Felix estava entrando no elevador e ainda pensava naquela maldita palavra que ele ouviu pela manhã. Ouviu sem querer de uma garota estranha que cruzou seu caminho no corredor da faculdade.
-Solilóquio?
Ele nunca ligou muito para palavras. Para ele, palavras só faziam sentido se fossem agrupadas com outras em uma certa ordem e montassem assim, uma frase.
Frases. Ah, isso ele gostava. Colecionava na sua cabeça frases de filmes, de músicas, as adorava. Nem precisava anotar e às vezes ouvia músicas ou assistia a filmes pela milionésima vez só pra ouvir as frases sendo ditas. Era quase uma tara, um fetiche mesmo. A mais pura "pornografia pop".
Mas o fato é que fazia tempo que ele não tinha nada para pensar. E a garota era estranhamente bonita.
E solilóquio... ele já ouviu essa palavra uma vez, talvez em uma outra língua, talvez por isso a curiosidade... sim, ele já ouviu essa palavra, em uma música, mas que música?
Saindo do elevador, ele conversava sozinho, mentalmente. Abriu a porta de vidro cheia de marcas de dedos que dava entrada para o escritório.
Felix era resenhista de quadrinhos, trabalha em uma revista especializada em HQ's, a AgáQuê?. Ele cheira as axilas e lembra que essa camisa desbotada do Wilco já viu a rua 3 vezes só esta semana.Invade a sala da recepção com o assobio de "Red-eyed and blue" entre os lábios e solta:
-Bom dia, Dana.
-Boa tarrrrde, Felix. - responde a recepcionista que trabalha por lá desde a Era Cenozóica.
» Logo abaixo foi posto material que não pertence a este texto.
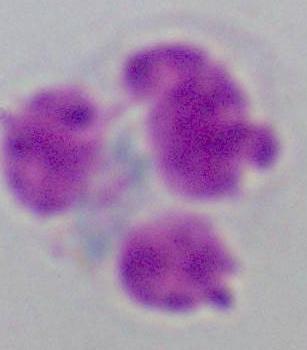

Summary:
  - Modality: photomicrograph
  - Magnification: 1000x
  - Identification: white blood cellLocate and identify every blood parasite.
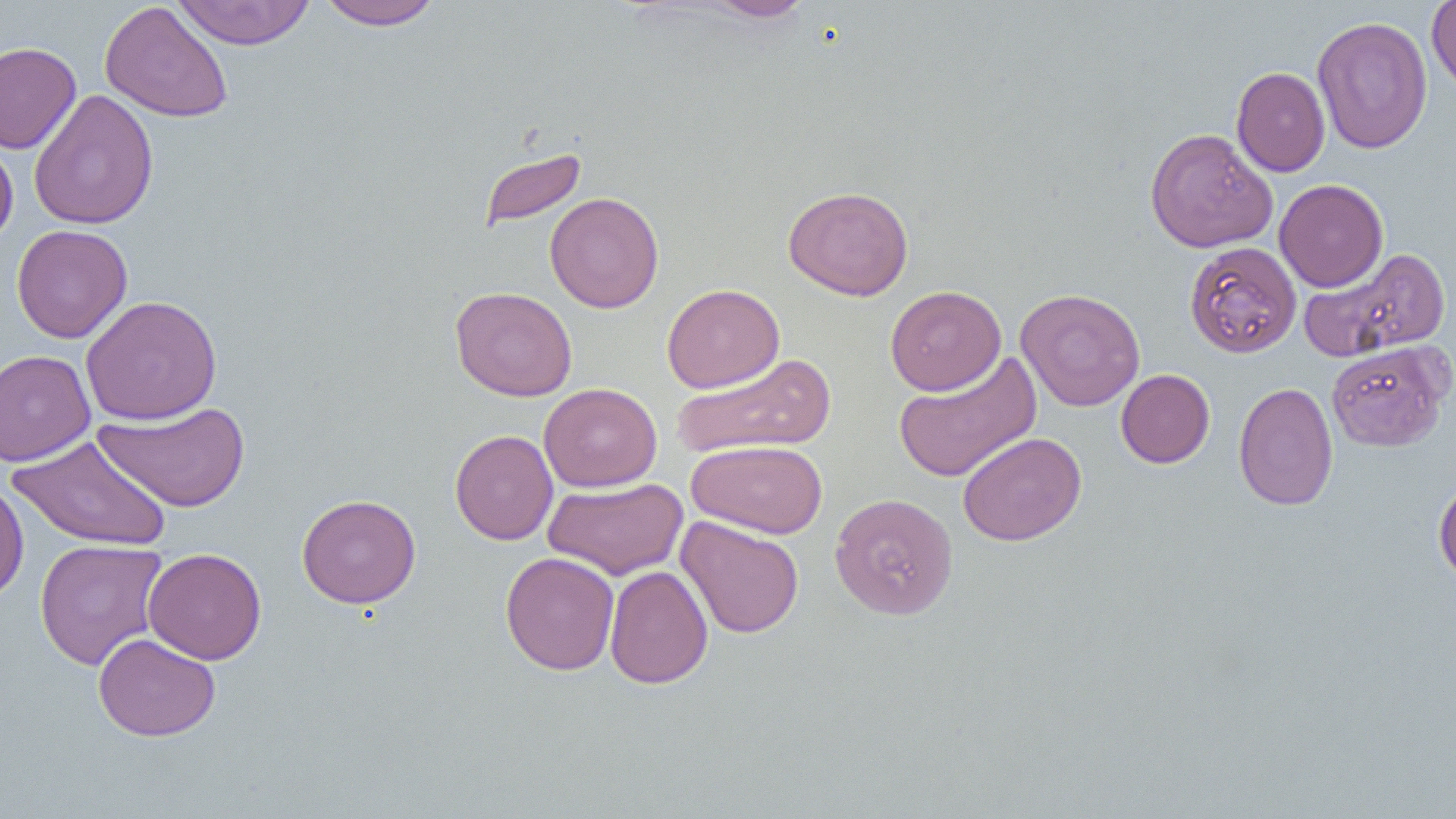

No blood parasites seen.

slide-level diagnosis = negative for blood parasites
image size = 1456×819 pixels
uninfected red blood cell locations = approximate bounding boxes as [x1, y1, x2, y2] in pixels: [171, 0, 316, 49], [315, 0, 445, 31], [700, 0, 814, 23], [1427, 0, 1456, 97], [99, 1, 234, 123], [1312, 16, 1433, 154], [0, 42, 81, 155], [1231, 66, 1330, 177], [29, 88, 159, 229], [1144, 127, 1278, 253], [0, 137, 18, 248], [477, 146, 587, 231], [1274, 178, 1389, 292], [783, 185, 914, 300], [544, 192, 664, 313], [11, 224, 132, 343], [1185, 241, 1301, 359], [1301, 247, 1451, 360], [661, 283, 785, 393], [885, 285, 1006, 395], [450, 286, 577, 401], [1015, 288, 1146, 412], [81, 295, 221, 425], [1326, 340, 1452, 452], [0, 349, 95, 466], [893, 350, 1042, 484], [670, 353, 836, 460], [1116, 369, 1215, 468], [1233, 381, 1338, 510], [539, 383, 662, 492], [94, 401, 251, 513], [450, 429, 558, 545], [958, 431, 1086, 546], [7, 435, 172, 551], [686, 440, 828, 538], [1433, 476, 1456, 586], [542, 477, 688, 581], [0, 479, 29, 602], [829, 492, 959, 620], [297, 494, 421, 609], [676, 516, 804, 639], [34, 538, 169, 670], [143, 547, 266, 665], [500, 551, 619, 675], [605, 565, 713, 689], [93, 632, 221, 741]
magnification = 1000x
modality = optical microscopy
field of view = one of a larger specimen
preparation = thin blood smear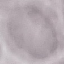

Summary:
  - Result: no malaria parasites seen
  - Stain: Giemsa
  - Image type: cell patch, automatically extracted from a larger field of view and resized to 64 × 64 pixels
  - Preparation: thin blood smear
  - Capture: smartphone camera at the microscope eyepieceAssess this cell for malaria.
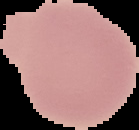

It is uninfected.

From a thin blood smear. Image is 139×130 pixels. Segmented cell region on a black background.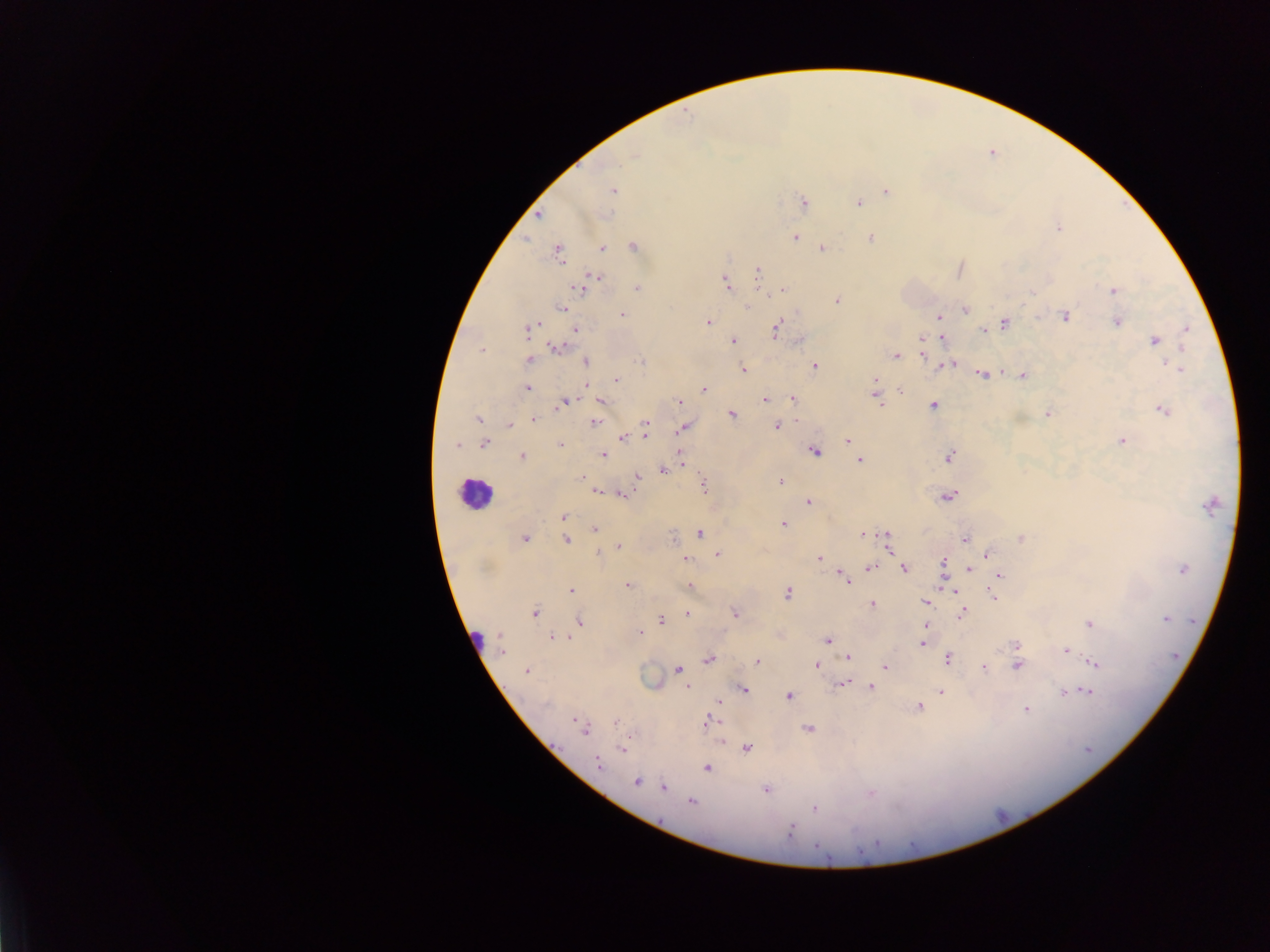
Estava atrasado. Felix não tinha relógio. Não suportava ser controlado por nada, muito menos pelo tempo. Como ele poderia questionar o tempo? Como poderia se rebelar contra este tipo de controle? Se fosse para ser controlado, que fosse por uma coisa palpável, real, como...
Estava atrasado. Felix não tinha relógio. Não suportava ser controlado por nada, muito menos pelo tempo. Como ele poderia questionar o tempo? Como poderia se rebelar contra este tipo de controle? Se fosse para ser controlado, que fosse por uma coisa palpável, real, como...
-Felix, na minha sala, agora!
Como o seu chefe, Manuel.
-Bom dia chef...
-Senta aí. Ainda não vi a resenha que te pedi... deixa eu ver que dia...
Manuel pega um calendário.
Não suporto calendários - resmungava mentalmente Felix. Adoraria viver em uma sociedade em que os relógios e os calendários simplesmente não existem. Relógios, calendários e sobretudo, azeitonas, odeio azeito...
- Dia 5. Três semanas atrás! - esbravejou o chefe cortando o seu raciocínio.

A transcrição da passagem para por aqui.